Caution: This post involves people you might like acting dislike-ably, and it will upset before it gets better.

I’ve kept quiet about this a long time: three years. At the tail end of 2012 I posted an article on Irish Comic News, an opinion piece relating to the ICN Awards, then in their second year. The piece was deliberately provocative in addressing the negativities of such awards. It took to task the attitude of vanity arts culture, and did so with an undercurrent of slap-dash satire.

Perhaps the editor was right to pull it. It was constructed within a few hours after the better piece I’d written the year before went missing. I got the news it had been pulled in the same short email that instructed my future blogging required approval. Well, now, I completed my journalist training waay back in 92 and had been blogging about comics since 2000. There was hardly a wealth of real journalism at the site. Besides, I told the publisher, he was taking this way too seriously. Two emails later and Andy Luke is “no longer welcome at ICN”.

Yeah.

Fuck!

Well, I was angry, and I honestly feared for the mental health of this bloke. I spoke with mutual friends, asking them to chat with him, look out for him. Maybe the damage can be repaired, I thought. I was told in the same conversation, “I’m sure there were faults on both sides” or “I don’t want to get in the middle of this”. One (wisely) asked me in the week after not to write about it. That, was more or less it. As far as I know I was mentioned only once again on ICN, possibly to do with a wash-out comics festival I had a hand in, as ruined by Belfast’s pro-flag Unionist community.

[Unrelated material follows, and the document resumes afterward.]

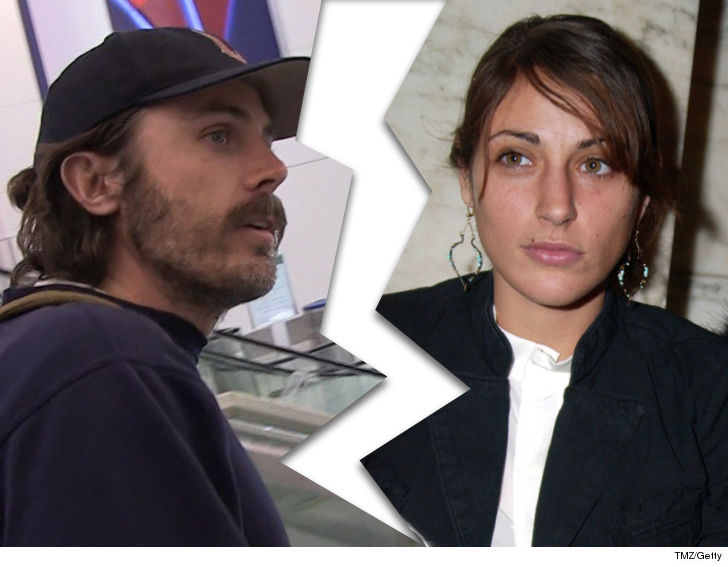 Casey Affleck's estranged wife files for divorce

I did a few pieces for DownTheTubes and BleedingCool, but the enthusiasm wasn’t there anymore. It was a few months later I really felt the bite of the ICN blacklisting. Yes, that’s what it was. I had gone self-employed, wanting to earn money making comics, and I’d just done ‘Absence’ and ‘The Invisible Artist’. It was my own fault my business plan didn’t work, I didn’t produce for the market as I should have, but “no longer welcome” saw what comics work I did create go unpublicised by that site. I’m thankful for the opportunities offered me by Avalon Arts, Titancon and the Arts & Disability Forum working with me on comics in that time, along with those who wrote about it: DTT, BC and the wonderful people at the FPI weblog and Broken Frontier. The Hold The Phones re-release came out at just the same time Alex Jones and Piers Morgan went head-to-head, and for a few hours Richard’s cover for the comic topped Google. Still, I’d lost a valued friendship and had to watch many of my friends rave about his ICN. Aided by the paranoia depression brings on, I felt more socially and professionally ostracised…too strong maybe…divided, from the Irish comics community. I made the odd veiled internet snipe about Cyanogen iodide (ICN), and got angry with some people not to blame, but largely held my tongue hoping things might be walked back. Who wants to be the guy shitting in the punchbowl? What good would it have accomplished?

At the same time I was running the Black Panel but the main ‘news’ door to promoting these comics, the site I helped build, was closed to me. Market laws in Belfast became so restrictive, business dried up. I left “comics”, and wrote prose, finding an incredible freedom denied by comics. I read my short stories publicly. I completed my first rough draft of a novel. Having the door slammed in my face was a total kunt move but I led myself to adapt.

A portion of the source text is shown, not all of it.